Entonces el espejo le mostró un camino para rescatarlos. Al llegar Ela al lugar, encontró un castillo grande que estaba rodeado por lobos y se arriesgó a combatirlos con un gran pico que sacó de su cintura hasta matarlos.
Ela entró al gran castillo y encontró a los siete hombrecitos amarrados como prisioneros.

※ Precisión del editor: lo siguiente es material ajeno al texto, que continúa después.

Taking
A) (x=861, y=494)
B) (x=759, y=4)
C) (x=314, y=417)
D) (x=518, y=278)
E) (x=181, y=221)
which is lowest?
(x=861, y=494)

Pero la malvada Donatella se acercó por detrás de Ela para matarla. Comienza una batalla femenina entre el bien y el mal. La mañavada le da tremendo puñetazo a Ela en el abdomen hasta lanzarla al piso. Con la mano en el vientre, Ela aprovecha para sacar de nuevo el pico con sangre fresca de lobos y se lo entierra justo en el corazón a Donatella.
Adolorida, cansada pero con la fuerza suficiente para poner en libertad a sus pequeños vecinos, Ela los desata y todo quedan en libertad.
– Los extrañé mucho- les dice con la dulzura que nadie espera de una guerrera recién salida de combate.
Después vienen los besos para cada uno. Al besar a Nicolás, el más alegre de todos, Ela siente el beso del verdadero amor. Ahí se da cuenta que por más hombrecitos encantados que existieran, al final su corazón latiría por uno solo.